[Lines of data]
-.-.-

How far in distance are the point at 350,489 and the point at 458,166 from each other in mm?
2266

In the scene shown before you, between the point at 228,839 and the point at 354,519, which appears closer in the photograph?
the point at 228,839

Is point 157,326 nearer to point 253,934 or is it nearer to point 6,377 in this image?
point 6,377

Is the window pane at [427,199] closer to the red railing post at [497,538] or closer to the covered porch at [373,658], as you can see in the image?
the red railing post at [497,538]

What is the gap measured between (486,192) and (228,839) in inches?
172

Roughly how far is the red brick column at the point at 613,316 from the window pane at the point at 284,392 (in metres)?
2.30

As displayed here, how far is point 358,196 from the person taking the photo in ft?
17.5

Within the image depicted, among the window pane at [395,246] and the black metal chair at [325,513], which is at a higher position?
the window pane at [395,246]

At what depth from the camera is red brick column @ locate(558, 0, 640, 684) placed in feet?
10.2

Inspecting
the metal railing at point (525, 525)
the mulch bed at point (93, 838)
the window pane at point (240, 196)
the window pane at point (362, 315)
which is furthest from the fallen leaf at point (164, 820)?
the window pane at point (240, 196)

-.-.-

Task - Retype every one of the rows above without changing anything.

Correct output -
How far in distance are the point at 350,489 and the point at 458,166 from each other in mm?
2266

In the scene shown before you, between the point at 228,839 and the point at 354,519, which appears closer in the photograph?
the point at 228,839

Is point 157,326 nearer to point 253,934 or is it nearer to point 6,377 in this image?
point 6,377

Is the window pane at [427,199] closer to the red railing post at [497,538] or closer to the covered porch at [373,658], as you can see in the image?
the red railing post at [497,538]

What is the gap measured between (486,192) and (228,839) in inches?
172

Roughly how far is the red brick column at the point at 613,316 from the window pane at the point at 284,392 (in metres)?
2.30

As displayed here, how far is point 358,196 from the person taking the photo in ft?
17.5

Within the image depicted, among the window pane at [395,246] and the black metal chair at [325,513], which is at a higher position?
the window pane at [395,246]

At what depth from the camera is red brick column @ locate(558, 0, 640, 684) placed in feet?
10.2

Inspecting
the metal railing at point (525, 525)
the mulch bed at point (93, 838)
the window pane at point (240, 196)
the window pane at point (362, 315)
which is furthest from the fallen leaf at point (164, 820)?
the window pane at point (240, 196)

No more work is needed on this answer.